Ahja, Teichgröße ist jetzt maximum - mehr geht leider nicht, da ich ein terrassiertes Grundstück habe und auf dieser Ebene nicht mehr Platz ist.


----------



## Blue2002 (12. Feb. 2007)

*AW: Bauphase Naturteich*

So, damit Ihr Euch meinen künftigen Teich etwas besser vorstellen könnt, hab ich mal Fotos von der "Baugrube" gemacht. Die Ufer- und Sumpfzone wird händisch mit der Schaufel noch etwas erweitert werden - außerdem muß ich noch alle Steine und Unebenheiten im Frühjahr ausbessern.




























Hoffe auf zahlreiche Ratschläge betreffend der Steine und vielleicht kann mir ja noch jemand Auskunft zum Nagerdraht geben - ist der unbedingt notwendig?


----------



## Annett (13. Feb. 2007)

*AW: Bauphase Naturteich*

Hallo Manuela,

leider sieht man auf den eingestellten Bildern fast nichts. Sie sind viiiel zu klein!
Du kannst Bilder direkt hier im Forum hochladen und diese dann in die Beiträge einbinden. 
Die Anleitung dazu findest Du hier.


----------



## Blue2002 (13. Feb. 2007)

*AW: Bauphase Naturteich*

Ok, stelle sie heute abend größer ein - bin halt schon etwas von anderen Foren geschädigt, da bekommt man gleich eine auf den Deckel wenn die Fotos zu groß sind.


----------



## Blue2002 (14. Feb. 2007)

*AW: Bauphase Naturteich*

So, versuche mich nochmals mit den Fotos:


----------



## Annett (14. Feb. 2007)

*AW: Bauphase Naturteich*

Hallo Manuela,

nun erkennt man ja wenigstens was auf den Bildern. 
Sieht ganz schön steil aus.
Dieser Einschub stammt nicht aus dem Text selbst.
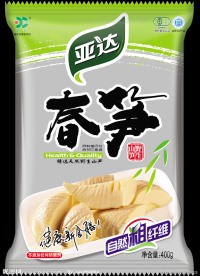 食品包装袋（展开图）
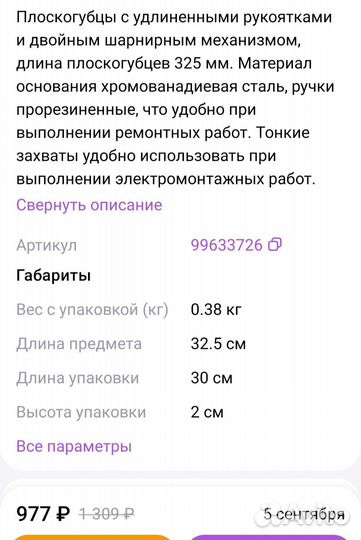 Пассатижи удлиненные, Клещи на шарнирах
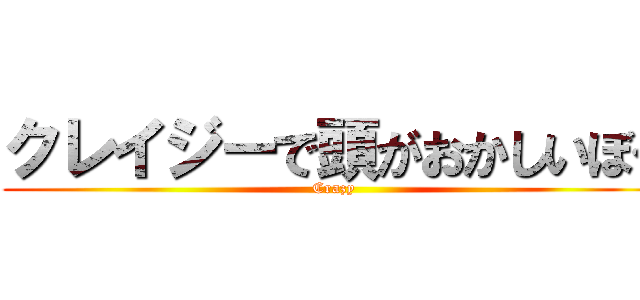 クレイジーで頭がおかしいぼく (Crazy)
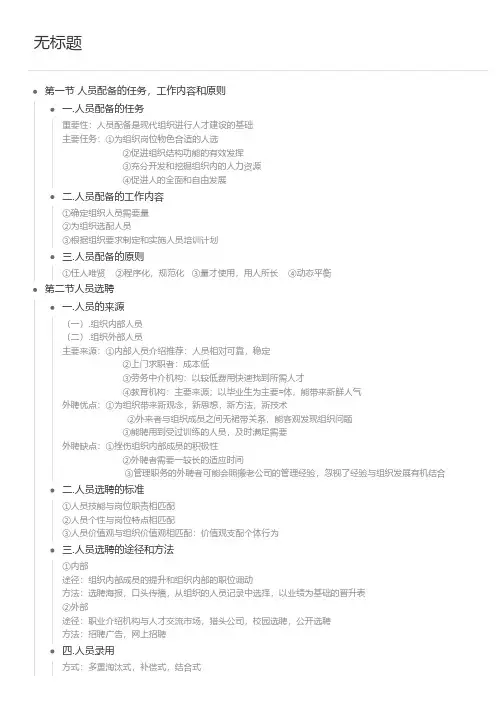 第七章  人员配备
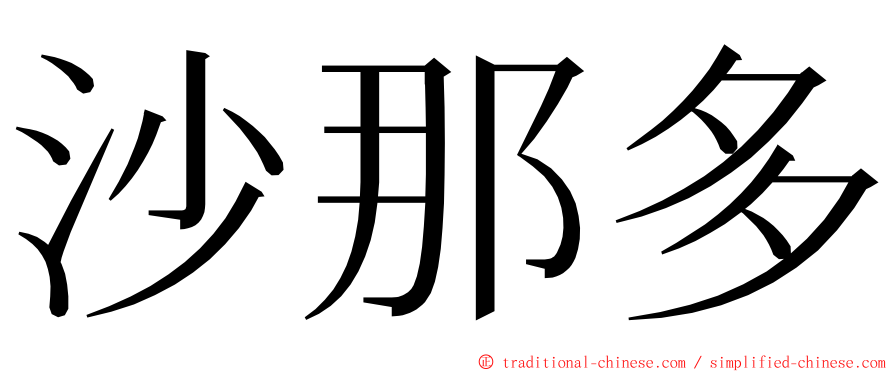 沙那多 ming font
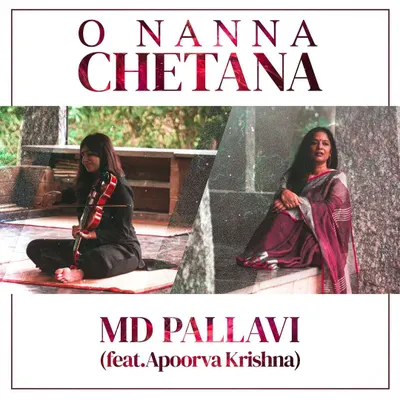 The poster for my musical offering, 'O Nanna Chetana', a composition based on a poem by Rashtrakavi Ku Vem Pu. This was a special project released on his birth anniversary.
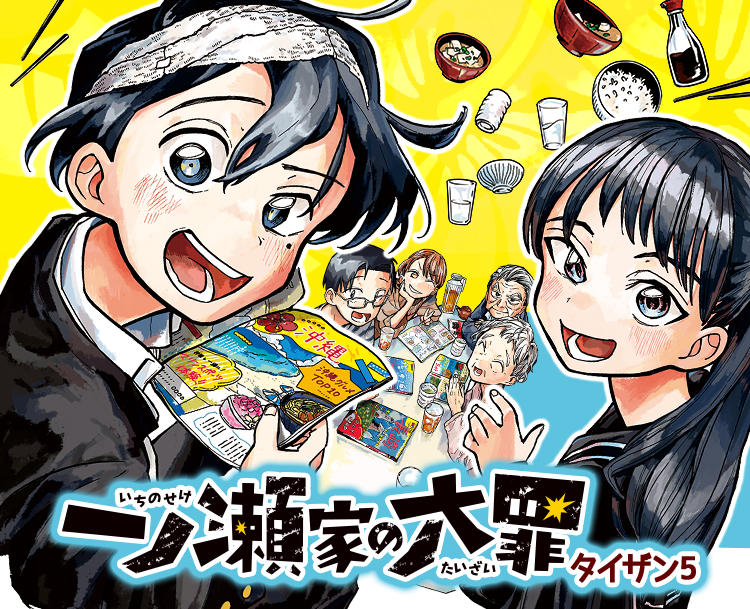 一ノ瀬翼は、事故で記憶を失ってしまった中学生。 無事に家族と対面するも、驚きの事実が明らかになり...。 この家族、全員訳アリ！？ 『タコピーの原罪』のタイザン5が贈る、新時代ホームドラマ！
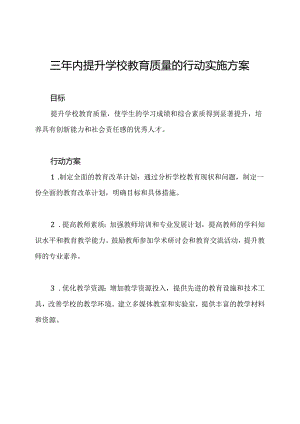 三年内提升学校教育质量的行动实施方案.docx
Wie ist denn die Bodenbeschaffenheit? Eher fester Ton oder lockerer Sand? Bei letzterem hätte ich arge Bedenken, dass da was abrutscht.
Ob ein Nagerdraht (Kaninchendraht?) notwendig ist, kannst nur Du selbst einschätzen. Treiben sich denn bei Dir viele "W"-Tiere, also Wühler, herum?
Bei uns nicht. Wir haben deshalb darauf verzichtet.
Ansonsten wird der Draht auf den Boden "genagelt" und dann gründlich mit Mörtel überzogen. Darauf kommt dann das Vlies und die Folie.


----------



## Blue2002 (15. Feb. 2007)

*AW: Bauphase Naturteich*

Hallo Annett,

kein Sand - hab auf dem ganzen Grundstück Lehmboden.
Bzgl. Nagerdraht : Naja, ich hab schon ein paar Maulwürfe oder Wühlmäuse zwischendurch als Gäste, da ich ja ländlich wohne und hinter meinem Haus gleich ein riesen Feld anfängt. Also wär's wahrscheinlich nicht schlecht, wenn ich zuerst so einen Kaninchendraht verlege. Danke.


----------